(Beginning of DATASET)
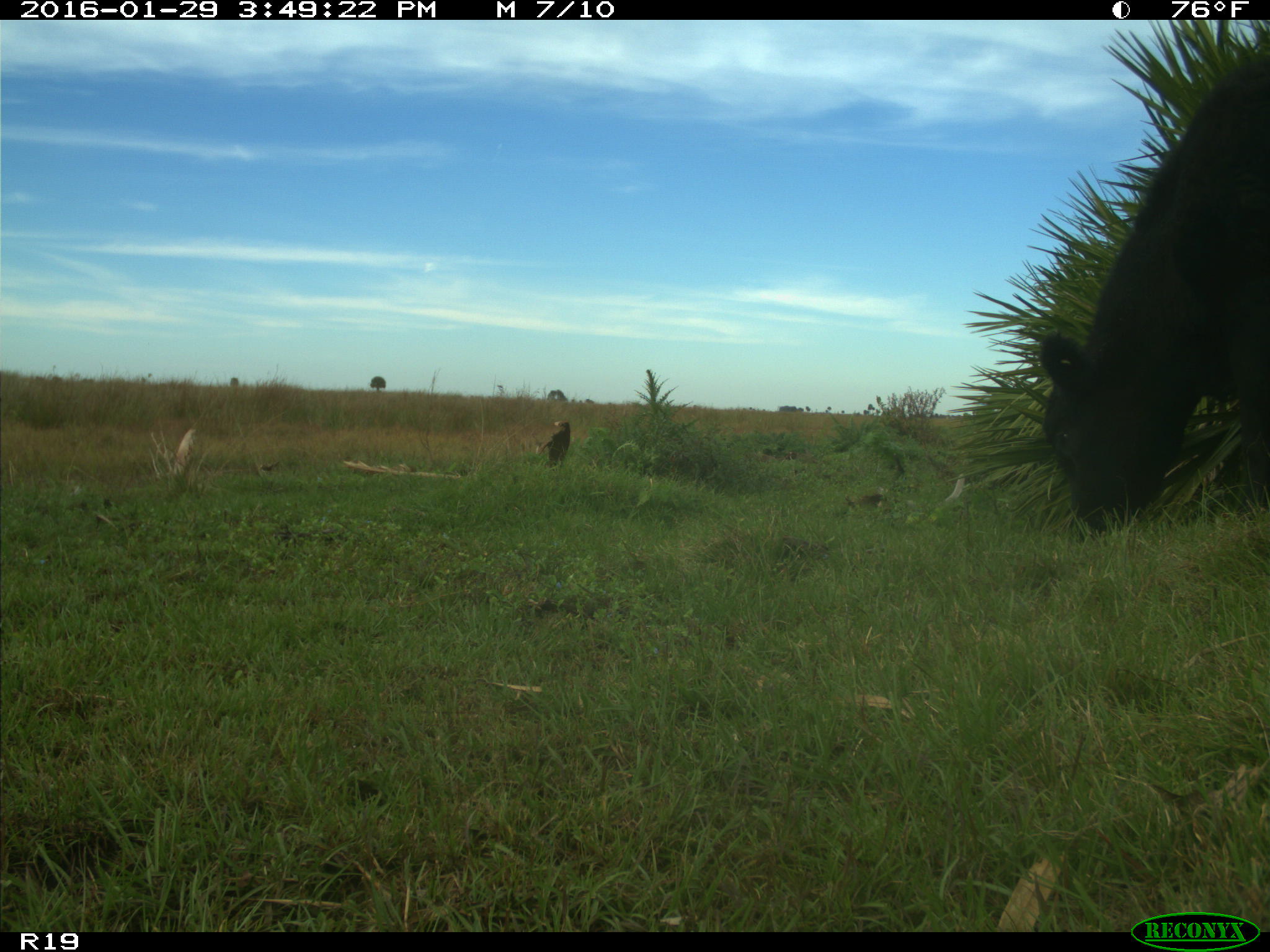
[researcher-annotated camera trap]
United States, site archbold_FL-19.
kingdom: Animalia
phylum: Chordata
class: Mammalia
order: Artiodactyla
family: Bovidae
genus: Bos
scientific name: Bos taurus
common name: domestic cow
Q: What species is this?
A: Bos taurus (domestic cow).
(End of DATASET)
(Beginning of DATASET)
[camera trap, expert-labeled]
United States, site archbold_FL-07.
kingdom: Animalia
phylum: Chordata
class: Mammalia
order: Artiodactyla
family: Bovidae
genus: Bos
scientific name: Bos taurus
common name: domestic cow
(End of DATASET)
WHAT TO DO:
Each line above that has the word "States" must be copied.

ANSWER BELOW:
United States, site archbold_FL-19.
United States, site archbold_FL-07.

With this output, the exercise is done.